Back in 2019, Swift spoke about Reputation in her Rolling Stone cover story, and how, despite it being dark and divisive, the album represented a period of happiness in her personal life. “The one-two punch, bait-and-switch of Reputation is that it was actually a love story,” she said. “It was a love story in amongst chaos. All the weaponized sort of metallic battle anthems were what was going on outside.
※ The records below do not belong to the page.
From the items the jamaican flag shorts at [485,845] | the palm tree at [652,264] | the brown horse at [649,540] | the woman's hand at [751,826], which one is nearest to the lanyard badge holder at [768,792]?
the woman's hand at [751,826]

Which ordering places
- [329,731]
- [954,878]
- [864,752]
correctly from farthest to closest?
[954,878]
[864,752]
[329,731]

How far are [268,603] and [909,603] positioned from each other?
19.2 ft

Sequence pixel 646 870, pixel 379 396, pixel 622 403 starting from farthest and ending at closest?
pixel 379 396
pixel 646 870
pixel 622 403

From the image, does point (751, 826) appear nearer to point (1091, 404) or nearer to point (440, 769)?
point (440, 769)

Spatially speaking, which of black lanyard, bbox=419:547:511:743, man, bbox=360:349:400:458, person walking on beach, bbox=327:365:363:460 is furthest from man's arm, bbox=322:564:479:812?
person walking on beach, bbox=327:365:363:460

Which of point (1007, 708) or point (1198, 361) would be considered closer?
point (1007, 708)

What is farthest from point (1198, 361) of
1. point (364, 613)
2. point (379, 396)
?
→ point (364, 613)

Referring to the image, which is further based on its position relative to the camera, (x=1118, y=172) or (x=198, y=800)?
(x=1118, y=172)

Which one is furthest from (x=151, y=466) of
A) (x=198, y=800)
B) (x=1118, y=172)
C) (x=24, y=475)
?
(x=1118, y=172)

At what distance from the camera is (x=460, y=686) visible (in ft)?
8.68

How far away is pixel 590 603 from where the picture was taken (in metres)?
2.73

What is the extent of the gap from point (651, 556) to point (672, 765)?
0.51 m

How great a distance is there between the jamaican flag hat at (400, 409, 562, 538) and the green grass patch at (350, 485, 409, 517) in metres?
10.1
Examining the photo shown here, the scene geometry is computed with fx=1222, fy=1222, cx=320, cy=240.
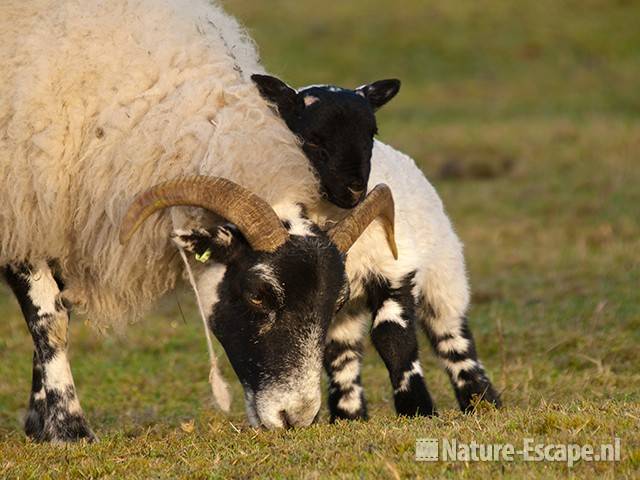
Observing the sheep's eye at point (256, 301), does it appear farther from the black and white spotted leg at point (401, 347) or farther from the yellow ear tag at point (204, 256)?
the black and white spotted leg at point (401, 347)

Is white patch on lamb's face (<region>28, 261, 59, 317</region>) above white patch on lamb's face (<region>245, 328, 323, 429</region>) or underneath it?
underneath

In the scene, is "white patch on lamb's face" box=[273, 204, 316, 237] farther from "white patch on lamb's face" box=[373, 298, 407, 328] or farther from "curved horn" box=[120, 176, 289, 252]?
"white patch on lamb's face" box=[373, 298, 407, 328]

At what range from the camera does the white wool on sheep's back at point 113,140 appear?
7.41 meters

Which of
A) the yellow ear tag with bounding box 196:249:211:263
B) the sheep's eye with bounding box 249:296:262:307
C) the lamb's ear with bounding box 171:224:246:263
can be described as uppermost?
the lamb's ear with bounding box 171:224:246:263

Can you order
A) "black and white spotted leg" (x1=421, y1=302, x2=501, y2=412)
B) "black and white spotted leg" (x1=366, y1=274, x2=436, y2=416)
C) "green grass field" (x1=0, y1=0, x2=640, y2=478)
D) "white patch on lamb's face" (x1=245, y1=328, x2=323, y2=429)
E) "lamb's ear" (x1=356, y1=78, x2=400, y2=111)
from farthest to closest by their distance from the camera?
1. "lamb's ear" (x1=356, y1=78, x2=400, y2=111)
2. "black and white spotted leg" (x1=421, y1=302, x2=501, y2=412)
3. "black and white spotted leg" (x1=366, y1=274, x2=436, y2=416)
4. "white patch on lamb's face" (x1=245, y1=328, x2=323, y2=429)
5. "green grass field" (x1=0, y1=0, x2=640, y2=478)

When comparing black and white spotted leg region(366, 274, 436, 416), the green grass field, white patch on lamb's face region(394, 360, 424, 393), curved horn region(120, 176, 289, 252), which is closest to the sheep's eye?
curved horn region(120, 176, 289, 252)

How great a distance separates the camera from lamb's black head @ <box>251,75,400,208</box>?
24.9 feet

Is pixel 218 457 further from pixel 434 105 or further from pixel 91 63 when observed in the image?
pixel 434 105

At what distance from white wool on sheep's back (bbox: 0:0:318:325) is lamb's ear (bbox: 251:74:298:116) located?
0.29ft

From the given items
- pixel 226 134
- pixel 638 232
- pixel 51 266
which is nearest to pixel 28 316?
pixel 51 266

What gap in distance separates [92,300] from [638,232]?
10.0 metres

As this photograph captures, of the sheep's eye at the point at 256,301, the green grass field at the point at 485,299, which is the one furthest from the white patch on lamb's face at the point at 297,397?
the sheep's eye at the point at 256,301

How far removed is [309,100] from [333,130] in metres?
0.36

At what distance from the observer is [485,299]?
1317 centimetres
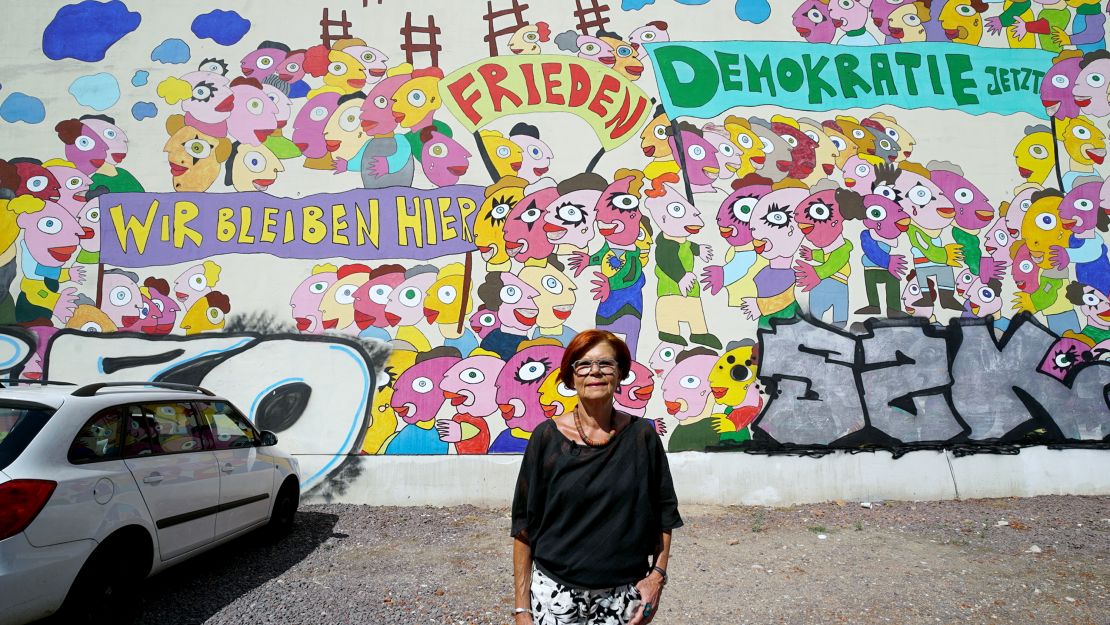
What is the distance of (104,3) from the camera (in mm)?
8500

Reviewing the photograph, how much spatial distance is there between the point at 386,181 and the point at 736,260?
14.1 feet

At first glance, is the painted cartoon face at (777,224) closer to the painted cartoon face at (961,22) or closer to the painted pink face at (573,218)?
the painted pink face at (573,218)

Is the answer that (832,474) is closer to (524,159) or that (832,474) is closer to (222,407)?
(524,159)

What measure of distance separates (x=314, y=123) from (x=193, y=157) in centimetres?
149

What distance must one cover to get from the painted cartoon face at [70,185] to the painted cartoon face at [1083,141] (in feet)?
39.8

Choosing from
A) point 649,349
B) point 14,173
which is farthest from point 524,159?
point 14,173

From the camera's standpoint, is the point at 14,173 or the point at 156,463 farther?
the point at 14,173

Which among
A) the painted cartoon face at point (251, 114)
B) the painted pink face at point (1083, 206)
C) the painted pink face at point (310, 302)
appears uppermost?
the painted cartoon face at point (251, 114)

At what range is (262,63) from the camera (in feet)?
27.7

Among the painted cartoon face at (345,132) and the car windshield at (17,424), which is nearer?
the car windshield at (17,424)

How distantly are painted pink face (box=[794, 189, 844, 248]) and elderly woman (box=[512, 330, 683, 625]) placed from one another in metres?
6.49

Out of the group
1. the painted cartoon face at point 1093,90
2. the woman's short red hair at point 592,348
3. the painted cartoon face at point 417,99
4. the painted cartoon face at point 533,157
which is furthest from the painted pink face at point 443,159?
the painted cartoon face at point 1093,90

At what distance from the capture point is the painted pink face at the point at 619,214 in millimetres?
8195

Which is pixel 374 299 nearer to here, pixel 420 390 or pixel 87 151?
pixel 420 390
That was the battle raging on that I could see from the windows, and then there was what was happening inside my world — my newly quiet, cozy world that was happening on my own terms for the first time.”

Swift first released Fearless (Taylor’s Version) in April 2021, following Scooter Braun’s multi-million-dollar acquisition of her original masters in 2019. She followed up Fearless TV with re-recordings of Red (November 2021), Speak Now (July 2023), and 1989 (October 2023).

Whether or not she ever releases Reputation TV and Taylor Swift TV, her re-recordings were highly influential to the music industry, encouraging other artists (including recently, John Fogerty), to do the same. “Every time a new artist tells me they negotiated to own their master recordings in their record contract because of this flight, I’m reminded of how important it was for all of this to happen,” Swift said.

But Swift regaining control of her recorded music is a massive, joyous achievement in itself, one that she joked she might celebrate by getting a shamrock tattooed on her forehead (please don’t).